I, too, grew up on PnP and old-school RPGs. And OF COURSE you get into the habit to go back to camp to regain your Vancian spells and double up on your supplies. Because if you didn't, you would face certain death and failure. Yet that thrill of being low, but not being "tapped out" on healing or spells, trying to make it just a little further or bolting as fast as you could to the exit... those were tense moments.
And why else would I suggest something except for how it would make the gamer feel? This is a form of entertainment... how you feel when playing the game is the whole point. If you feel bored exploring because your party is automatically healed and is just prepared to take down a gaggle of mooks five hours into a dungeon as they are five minutes, then it loses all sense of thrill, all sense of urgency. That "okay, here's another fork in the road... guess I'll go left. Oh, this leads into a much larger chamber that is likely the "right way" to keep progressing through the dungeon, so let me double back and go the other way to see if there is any loot/chests... oh! Random mook fight. Rah-rah-rah... Okay, moth eaten scarf in the chest... <sigh>... okay, back to the other room..."
It makes everything tedious. As opposed to "crap, I've been getting pummeled in this dungeon. I'm a little shaky on health and my healer's mana is starting to scrap the bottom. Fork in the road... going left. Ooooh, big room... should I go back to see if there is a chest? It might be risky... but it might be a mana potion, too. Okay... AHHHHH! Giant spiders! Evasive manuevers! Evasive maneuvers! Opening chest... WTF?!!! A moth-eaten scarf?! Curse you, level designer! You shall rue the day!"
To me, the enjoyment of success is only as bitter as the chance for failure. If the only way to fail is to have one really bad fight (at which point, you can just reload to right before the fight, anyway) then it makes fights arbitrarily hard or tedious. This was a big complaint for boss fights - that they were just huge HP bloats. The reason for this, in my mind, is that the encounter designer went into it knowing you would be at maximum health and mana. Give the Arishok a one-hit-kill move, usable at any time? Sure, why not. It's not like the player is going to be winded after fighting through an entire city of Qunari soldiers or anything.

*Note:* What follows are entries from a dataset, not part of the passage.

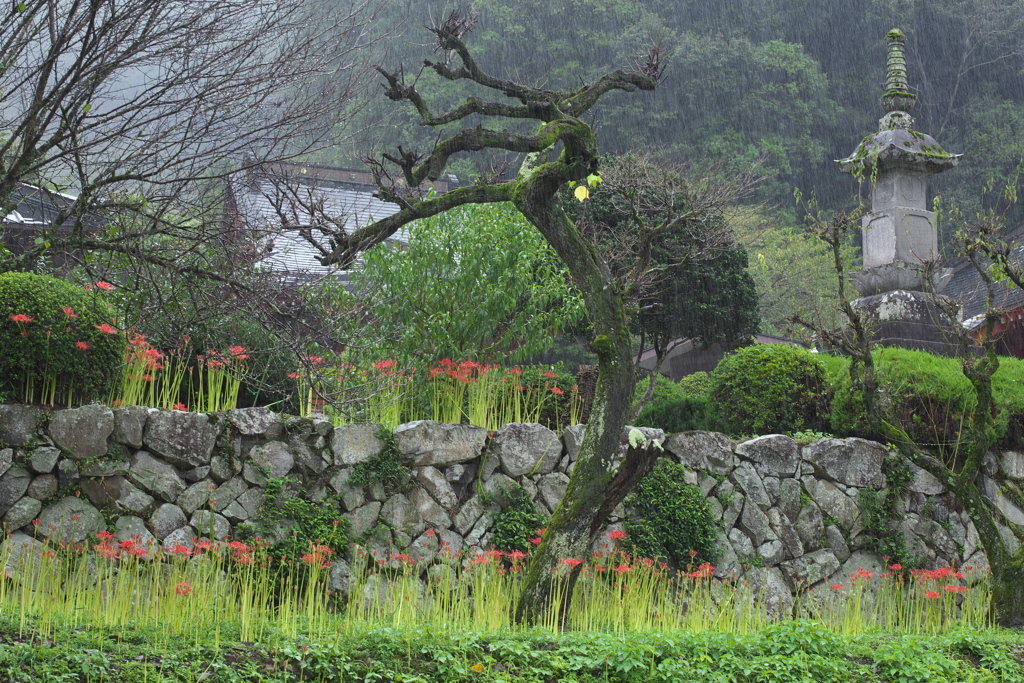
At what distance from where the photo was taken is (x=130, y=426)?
679cm

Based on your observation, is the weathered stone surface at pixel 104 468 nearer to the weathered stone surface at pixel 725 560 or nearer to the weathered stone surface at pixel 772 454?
the weathered stone surface at pixel 725 560

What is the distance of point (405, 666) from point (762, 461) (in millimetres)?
5144

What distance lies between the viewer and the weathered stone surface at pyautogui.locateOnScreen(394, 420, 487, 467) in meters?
7.60

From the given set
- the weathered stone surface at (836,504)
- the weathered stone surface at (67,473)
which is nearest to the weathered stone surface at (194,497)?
the weathered stone surface at (67,473)

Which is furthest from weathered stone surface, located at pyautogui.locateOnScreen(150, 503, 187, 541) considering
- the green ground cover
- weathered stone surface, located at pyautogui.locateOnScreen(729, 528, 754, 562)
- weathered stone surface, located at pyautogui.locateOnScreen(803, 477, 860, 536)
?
weathered stone surface, located at pyautogui.locateOnScreen(803, 477, 860, 536)

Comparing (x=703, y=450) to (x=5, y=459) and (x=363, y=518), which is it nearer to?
(x=363, y=518)

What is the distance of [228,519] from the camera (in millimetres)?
6953

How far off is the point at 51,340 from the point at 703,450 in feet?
18.9

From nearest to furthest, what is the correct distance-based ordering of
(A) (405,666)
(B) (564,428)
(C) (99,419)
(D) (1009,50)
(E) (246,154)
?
(A) (405,666) < (E) (246,154) < (C) (99,419) < (B) (564,428) < (D) (1009,50)

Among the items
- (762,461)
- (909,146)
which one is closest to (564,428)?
(762,461)

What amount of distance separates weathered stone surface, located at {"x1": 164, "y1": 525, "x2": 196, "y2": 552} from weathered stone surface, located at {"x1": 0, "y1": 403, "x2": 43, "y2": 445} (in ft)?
4.16

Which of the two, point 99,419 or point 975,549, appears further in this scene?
point 975,549

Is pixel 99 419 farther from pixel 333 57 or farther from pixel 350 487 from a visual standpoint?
pixel 333 57

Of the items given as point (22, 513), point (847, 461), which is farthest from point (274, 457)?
point (847, 461)
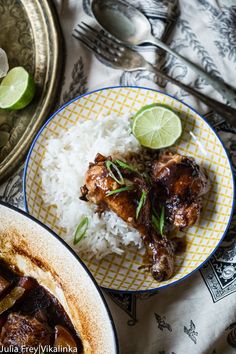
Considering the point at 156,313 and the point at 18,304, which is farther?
the point at 156,313

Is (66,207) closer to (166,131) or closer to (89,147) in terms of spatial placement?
(89,147)

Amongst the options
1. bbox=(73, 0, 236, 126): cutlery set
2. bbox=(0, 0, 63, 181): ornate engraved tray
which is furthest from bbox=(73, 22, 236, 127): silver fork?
bbox=(0, 0, 63, 181): ornate engraved tray

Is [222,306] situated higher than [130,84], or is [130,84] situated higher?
[130,84]

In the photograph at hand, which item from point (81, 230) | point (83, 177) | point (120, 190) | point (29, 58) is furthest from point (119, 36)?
point (81, 230)

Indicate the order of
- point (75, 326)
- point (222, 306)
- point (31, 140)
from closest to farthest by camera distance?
point (75, 326) → point (222, 306) → point (31, 140)

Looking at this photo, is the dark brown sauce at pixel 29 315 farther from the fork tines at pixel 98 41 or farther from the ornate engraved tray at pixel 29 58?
the fork tines at pixel 98 41

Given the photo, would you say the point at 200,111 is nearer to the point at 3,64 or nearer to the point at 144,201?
the point at 144,201

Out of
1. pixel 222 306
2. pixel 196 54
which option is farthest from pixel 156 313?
pixel 196 54

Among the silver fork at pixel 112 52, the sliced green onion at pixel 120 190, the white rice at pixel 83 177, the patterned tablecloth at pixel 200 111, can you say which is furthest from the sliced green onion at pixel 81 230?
the silver fork at pixel 112 52
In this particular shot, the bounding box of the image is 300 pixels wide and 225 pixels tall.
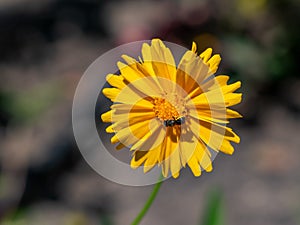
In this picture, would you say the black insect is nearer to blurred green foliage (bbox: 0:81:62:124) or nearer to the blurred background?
the blurred background

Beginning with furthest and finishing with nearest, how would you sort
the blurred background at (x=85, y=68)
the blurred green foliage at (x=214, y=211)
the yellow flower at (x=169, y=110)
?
the blurred background at (x=85, y=68) → the blurred green foliage at (x=214, y=211) → the yellow flower at (x=169, y=110)

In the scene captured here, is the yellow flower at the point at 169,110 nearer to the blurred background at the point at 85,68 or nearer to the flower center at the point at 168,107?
the flower center at the point at 168,107

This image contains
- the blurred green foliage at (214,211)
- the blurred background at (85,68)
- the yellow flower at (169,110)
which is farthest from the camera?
the blurred background at (85,68)

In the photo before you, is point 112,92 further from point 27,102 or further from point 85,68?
point 85,68

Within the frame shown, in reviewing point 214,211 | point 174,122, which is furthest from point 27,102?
point 174,122

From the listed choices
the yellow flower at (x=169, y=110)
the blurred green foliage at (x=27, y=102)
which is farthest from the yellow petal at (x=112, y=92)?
the blurred green foliage at (x=27, y=102)

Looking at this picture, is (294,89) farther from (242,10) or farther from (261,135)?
(242,10)

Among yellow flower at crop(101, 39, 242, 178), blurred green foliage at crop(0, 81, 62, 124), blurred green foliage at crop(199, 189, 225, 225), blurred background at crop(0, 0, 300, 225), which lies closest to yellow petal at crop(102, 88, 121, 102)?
yellow flower at crop(101, 39, 242, 178)

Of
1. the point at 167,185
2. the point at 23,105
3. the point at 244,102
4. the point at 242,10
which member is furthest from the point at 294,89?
the point at 23,105
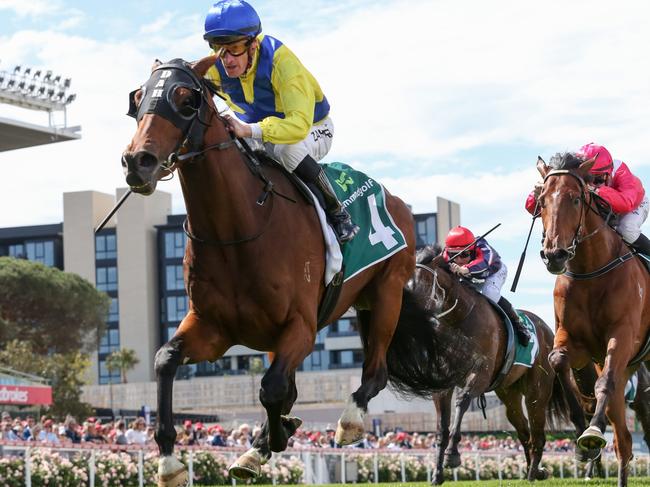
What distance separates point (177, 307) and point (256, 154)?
85822 millimetres

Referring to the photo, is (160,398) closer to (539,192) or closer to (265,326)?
(265,326)

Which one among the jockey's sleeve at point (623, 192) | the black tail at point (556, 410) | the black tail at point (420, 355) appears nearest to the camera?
the black tail at point (420, 355)

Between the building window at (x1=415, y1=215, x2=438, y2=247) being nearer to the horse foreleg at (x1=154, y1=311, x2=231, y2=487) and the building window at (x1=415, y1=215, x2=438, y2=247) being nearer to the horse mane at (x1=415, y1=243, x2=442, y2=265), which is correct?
the horse mane at (x1=415, y1=243, x2=442, y2=265)

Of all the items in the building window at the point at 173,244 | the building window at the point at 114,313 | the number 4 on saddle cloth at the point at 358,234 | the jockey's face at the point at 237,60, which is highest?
the building window at the point at 173,244

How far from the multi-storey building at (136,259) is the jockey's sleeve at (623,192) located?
7844 centimetres

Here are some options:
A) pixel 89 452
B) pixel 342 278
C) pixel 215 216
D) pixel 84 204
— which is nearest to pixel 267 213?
pixel 215 216

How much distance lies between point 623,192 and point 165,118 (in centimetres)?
490

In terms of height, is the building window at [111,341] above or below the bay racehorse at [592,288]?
above

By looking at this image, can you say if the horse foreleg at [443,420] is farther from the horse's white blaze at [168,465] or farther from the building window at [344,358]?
the building window at [344,358]

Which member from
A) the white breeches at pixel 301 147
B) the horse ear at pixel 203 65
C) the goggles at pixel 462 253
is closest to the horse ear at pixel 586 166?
the white breeches at pixel 301 147

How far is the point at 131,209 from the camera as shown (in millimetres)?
89500

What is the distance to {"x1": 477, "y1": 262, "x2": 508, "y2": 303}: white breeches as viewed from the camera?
1295 centimetres

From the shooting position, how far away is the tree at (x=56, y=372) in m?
52.0

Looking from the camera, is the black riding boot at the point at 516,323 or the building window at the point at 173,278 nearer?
the black riding boot at the point at 516,323
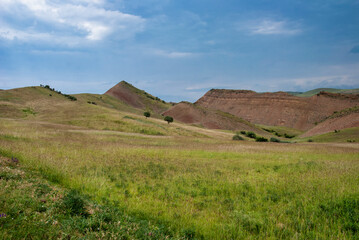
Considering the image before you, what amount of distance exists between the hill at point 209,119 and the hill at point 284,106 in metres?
37.3

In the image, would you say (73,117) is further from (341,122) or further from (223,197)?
(341,122)

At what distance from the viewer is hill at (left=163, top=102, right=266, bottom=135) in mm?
102744

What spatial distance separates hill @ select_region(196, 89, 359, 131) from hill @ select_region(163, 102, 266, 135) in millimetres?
37325

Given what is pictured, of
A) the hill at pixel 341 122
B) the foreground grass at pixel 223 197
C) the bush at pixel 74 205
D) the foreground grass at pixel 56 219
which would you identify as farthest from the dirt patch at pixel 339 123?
the bush at pixel 74 205

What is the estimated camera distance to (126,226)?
16.1ft

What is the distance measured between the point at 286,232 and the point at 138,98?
16872cm

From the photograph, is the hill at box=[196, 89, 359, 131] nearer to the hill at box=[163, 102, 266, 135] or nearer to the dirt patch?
the hill at box=[163, 102, 266, 135]

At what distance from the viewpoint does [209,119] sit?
106625 millimetres

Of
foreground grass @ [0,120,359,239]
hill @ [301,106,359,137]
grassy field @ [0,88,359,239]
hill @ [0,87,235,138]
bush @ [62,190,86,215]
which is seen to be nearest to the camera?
grassy field @ [0,88,359,239]

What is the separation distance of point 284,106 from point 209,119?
62301mm

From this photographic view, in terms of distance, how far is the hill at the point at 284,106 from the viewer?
126 meters

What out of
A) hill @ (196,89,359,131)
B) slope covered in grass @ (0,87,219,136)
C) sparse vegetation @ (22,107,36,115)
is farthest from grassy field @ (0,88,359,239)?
hill @ (196,89,359,131)

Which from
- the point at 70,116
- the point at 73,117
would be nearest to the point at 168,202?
the point at 73,117

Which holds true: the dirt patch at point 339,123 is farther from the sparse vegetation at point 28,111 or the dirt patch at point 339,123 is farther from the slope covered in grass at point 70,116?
the sparse vegetation at point 28,111
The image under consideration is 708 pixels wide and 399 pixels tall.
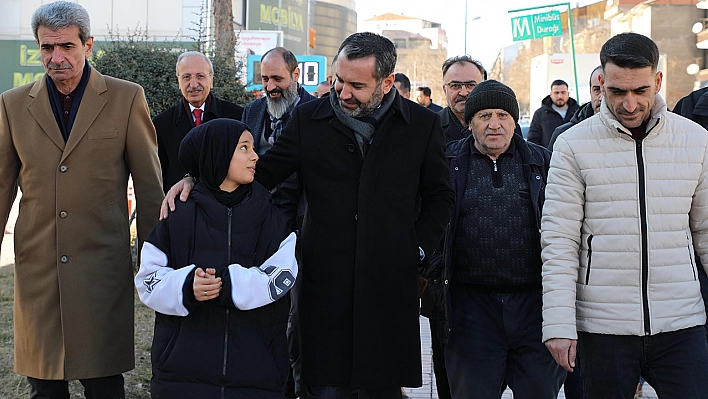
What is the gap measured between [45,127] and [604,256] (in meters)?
2.67

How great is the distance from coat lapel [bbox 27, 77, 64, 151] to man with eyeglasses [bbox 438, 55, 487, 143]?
2.40 m

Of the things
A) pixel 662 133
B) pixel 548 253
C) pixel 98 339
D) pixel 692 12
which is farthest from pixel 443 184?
pixel 692 12

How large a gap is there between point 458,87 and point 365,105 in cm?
204

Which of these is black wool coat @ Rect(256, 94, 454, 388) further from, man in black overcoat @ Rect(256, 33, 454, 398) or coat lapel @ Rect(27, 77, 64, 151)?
coat lapel @ Rect(27, 77, 64, 151)

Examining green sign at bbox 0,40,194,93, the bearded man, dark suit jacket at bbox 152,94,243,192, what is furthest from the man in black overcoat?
green sign at bbox 0,40,194,93

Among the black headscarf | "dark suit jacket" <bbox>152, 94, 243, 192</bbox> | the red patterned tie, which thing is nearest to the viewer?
the black headscarf

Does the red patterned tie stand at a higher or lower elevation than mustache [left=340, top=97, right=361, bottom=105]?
higher

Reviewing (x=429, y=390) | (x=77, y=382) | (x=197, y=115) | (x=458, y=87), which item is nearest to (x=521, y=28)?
(x=197, y=115)

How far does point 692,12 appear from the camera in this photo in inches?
1474

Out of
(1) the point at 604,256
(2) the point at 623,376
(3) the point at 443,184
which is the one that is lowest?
(2) the point at 623,376

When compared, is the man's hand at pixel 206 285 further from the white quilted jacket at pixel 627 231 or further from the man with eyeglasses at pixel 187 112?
the man with eyeglasses at pixel 187 112

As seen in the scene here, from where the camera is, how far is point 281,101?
6.25 m

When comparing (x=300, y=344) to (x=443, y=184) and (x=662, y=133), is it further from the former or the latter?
(x=662, y=133)

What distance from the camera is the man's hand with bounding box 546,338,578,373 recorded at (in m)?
3.70
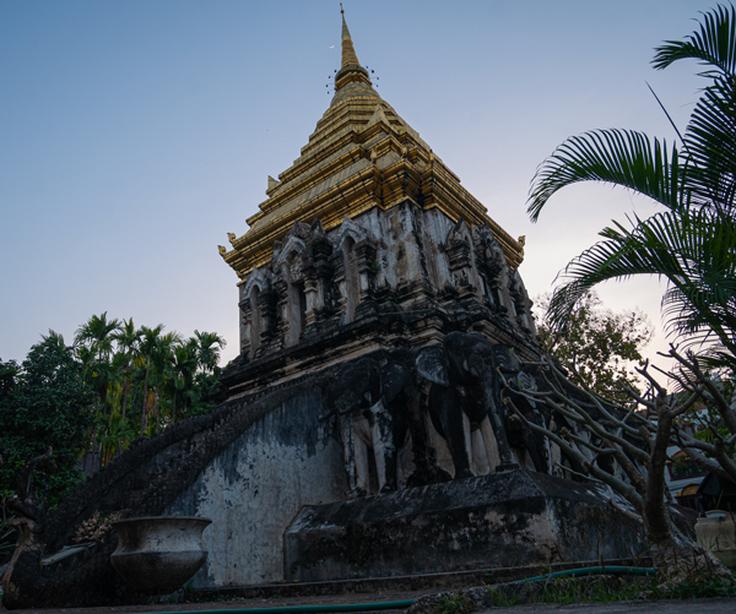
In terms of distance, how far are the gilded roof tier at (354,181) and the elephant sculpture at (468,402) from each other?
594 cm

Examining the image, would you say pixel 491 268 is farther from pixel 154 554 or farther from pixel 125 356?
pixel 125 356

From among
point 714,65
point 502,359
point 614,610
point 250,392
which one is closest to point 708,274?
point 714,65

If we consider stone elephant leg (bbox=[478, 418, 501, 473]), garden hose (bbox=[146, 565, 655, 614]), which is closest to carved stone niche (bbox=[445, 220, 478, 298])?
stone elephant leg (bbox=[478, 418, 501, 473])

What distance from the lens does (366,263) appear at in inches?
535

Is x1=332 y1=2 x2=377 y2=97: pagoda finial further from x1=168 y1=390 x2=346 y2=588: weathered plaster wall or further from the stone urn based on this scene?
the stone urn

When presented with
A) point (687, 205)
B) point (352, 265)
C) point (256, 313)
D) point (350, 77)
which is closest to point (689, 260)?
point (687, 205)

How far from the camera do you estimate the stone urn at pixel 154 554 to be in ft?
21.0

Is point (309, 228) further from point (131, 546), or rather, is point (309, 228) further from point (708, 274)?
point (708, 274)

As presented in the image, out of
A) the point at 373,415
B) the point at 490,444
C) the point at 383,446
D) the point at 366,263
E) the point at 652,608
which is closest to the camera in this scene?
the point at 652,608

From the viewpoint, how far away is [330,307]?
14227mm

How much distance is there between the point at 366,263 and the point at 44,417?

I'd say those people who find resource management tedious are victims of poor encounter design. You can fall into the habit of using the exact same expedition prep tactics for every dungeon (sleep outside, stock up on healing and mana potions, only use spells in case of emergency) just like a game can have you fall into the same tactics in battle. Both are bad and can be mitigated. For instance, sleeping right outside a cave might result in being attacked while sleeping at a higher rate than could be found in "safer" areas. You could have special enemies/encounters which tried to steal or destroy your potion reserves (think gremlins in Ultima or the gnome thieves in the Golden Axe games). Or a dungeon were the enemies are highly resistant to physical damage and need the offense of spell casting in much more prevalent fashion, reducing the ability to use magic healing as a crutch.
Point being... if you feel a mechanic is unnecessarily frustrating, getting rid of it may wind up taking too much of the challenge away, resulting in overall boredom and possibly even further problems down the line. I feel that this is what was done with the Auto-Regen functions in RPG games. Too little risk, too much hand-holding.